§ Study text
»»

Requirements for electronic health record (EHR) interoperability could preclude some hospices from participating in Medicare’s Primary Care First payment models. The U.S. Centers for Medicare & Medicaid Services (CMS) requires health care organizations that participate in the model to use certified EHR technology (CEHRT).
CEHRT are IT products that comply with criteria established by CMS for certain programs, such as the Merit-Based Incentive Payment System. The Office of the National Coordinator (ONC) maintains the standards, which exist in multiple editions. Providers would have to comply with the 2015 edition for Primary Care First.
CMS has given hospice and palliative care providers a one-year grace period for the CEHRT requirement, meaning that participating providers would have until Jan. 1, 2021 to bring themselves into compliance.
“We recognize that hospice and palliative care organizations may lack the financial resources to comply with CEHRT requirements in year one of the model,” said Michael Lipp, chief medical officer of the Center for Medicare & Medicaid Innovation (CMMI), a component of CMS, in an agency webinar. “Practices can request one-year implementation delay for the CEHRT requirement and begin using CEHRT at the beginning of performance-year two.”
However, this grace period may not be sufficient to allow for hospices to catch up. Very few, if any, hospices use CEHRT systems, and switching EHR vendors is an expensive and time-consuming undertaking. Moreover, most vendors do not offer CEHRT in their product lines for hospices.

««

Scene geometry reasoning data
»»

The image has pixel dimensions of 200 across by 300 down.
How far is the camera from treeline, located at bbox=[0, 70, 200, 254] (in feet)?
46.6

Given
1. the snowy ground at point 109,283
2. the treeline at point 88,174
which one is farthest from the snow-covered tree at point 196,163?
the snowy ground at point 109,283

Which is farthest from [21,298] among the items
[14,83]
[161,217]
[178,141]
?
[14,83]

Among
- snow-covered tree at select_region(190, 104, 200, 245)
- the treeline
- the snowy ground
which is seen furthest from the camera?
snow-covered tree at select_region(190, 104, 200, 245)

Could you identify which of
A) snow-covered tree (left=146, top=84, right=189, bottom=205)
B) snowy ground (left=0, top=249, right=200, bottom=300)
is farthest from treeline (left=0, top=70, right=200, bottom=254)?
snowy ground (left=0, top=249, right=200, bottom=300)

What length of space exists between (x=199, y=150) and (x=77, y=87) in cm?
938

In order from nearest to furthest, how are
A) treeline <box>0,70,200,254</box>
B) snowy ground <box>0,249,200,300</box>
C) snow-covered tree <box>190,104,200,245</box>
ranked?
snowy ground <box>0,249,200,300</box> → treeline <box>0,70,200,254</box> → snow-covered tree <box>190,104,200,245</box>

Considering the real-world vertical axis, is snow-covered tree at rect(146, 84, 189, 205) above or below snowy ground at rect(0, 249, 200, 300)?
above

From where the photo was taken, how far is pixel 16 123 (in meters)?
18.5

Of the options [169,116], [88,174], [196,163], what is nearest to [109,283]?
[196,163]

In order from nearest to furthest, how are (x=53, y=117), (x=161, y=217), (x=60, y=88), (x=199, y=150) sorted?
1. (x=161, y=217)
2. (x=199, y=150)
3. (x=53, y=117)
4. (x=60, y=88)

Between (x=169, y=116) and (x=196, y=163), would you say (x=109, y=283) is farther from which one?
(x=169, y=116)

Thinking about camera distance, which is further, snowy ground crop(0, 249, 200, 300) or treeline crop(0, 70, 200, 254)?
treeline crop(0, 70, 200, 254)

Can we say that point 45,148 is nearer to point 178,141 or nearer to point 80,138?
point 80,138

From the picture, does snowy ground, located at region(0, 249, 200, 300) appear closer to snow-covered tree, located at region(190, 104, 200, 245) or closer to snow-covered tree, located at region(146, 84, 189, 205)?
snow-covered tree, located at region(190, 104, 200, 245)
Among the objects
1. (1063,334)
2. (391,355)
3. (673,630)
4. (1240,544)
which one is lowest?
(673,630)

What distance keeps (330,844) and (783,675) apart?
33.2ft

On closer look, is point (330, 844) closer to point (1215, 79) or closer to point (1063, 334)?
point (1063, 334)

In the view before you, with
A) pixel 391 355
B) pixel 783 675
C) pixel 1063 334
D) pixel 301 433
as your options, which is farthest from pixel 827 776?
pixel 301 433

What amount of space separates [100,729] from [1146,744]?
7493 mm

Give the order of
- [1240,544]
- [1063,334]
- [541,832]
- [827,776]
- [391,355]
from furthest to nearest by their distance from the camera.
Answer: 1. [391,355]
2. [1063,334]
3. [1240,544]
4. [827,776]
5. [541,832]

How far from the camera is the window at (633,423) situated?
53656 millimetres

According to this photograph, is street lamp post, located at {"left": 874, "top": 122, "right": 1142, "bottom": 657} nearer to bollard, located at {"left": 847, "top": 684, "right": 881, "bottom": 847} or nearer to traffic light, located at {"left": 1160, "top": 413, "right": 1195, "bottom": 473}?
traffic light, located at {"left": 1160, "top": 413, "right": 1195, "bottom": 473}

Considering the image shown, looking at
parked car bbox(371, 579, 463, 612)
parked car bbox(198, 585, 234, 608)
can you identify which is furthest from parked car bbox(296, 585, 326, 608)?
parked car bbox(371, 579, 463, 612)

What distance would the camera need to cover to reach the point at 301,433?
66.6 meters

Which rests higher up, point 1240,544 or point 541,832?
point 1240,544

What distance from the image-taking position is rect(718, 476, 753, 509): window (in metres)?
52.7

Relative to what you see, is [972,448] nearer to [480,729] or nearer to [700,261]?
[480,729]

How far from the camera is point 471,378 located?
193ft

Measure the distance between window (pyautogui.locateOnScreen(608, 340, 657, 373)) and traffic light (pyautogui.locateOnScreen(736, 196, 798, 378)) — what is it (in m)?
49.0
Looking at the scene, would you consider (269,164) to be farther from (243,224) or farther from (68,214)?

««

§ What this task involves
From the text on hospice EHR requirements, extract word for word the part that opens with the words "CEHRT are IT" and closes with "themselves into compliance.".

§ Problem solution
CEHRT are IT products that comply with criteria established by CMS for certain programs, such as the Merit-Based Incentive Payment System. The Office of the National Coordinator (ONC) maintains the standards, which exist in multiple editions. Providers would have to comply with the 2015 edition for Primary Care First.
CMS has given hospice and palliative care providers a one-year grace period for the CEHRT requirement, meaning that participating providers would have until Jan. 1, 2021 to bring themselves into compliance.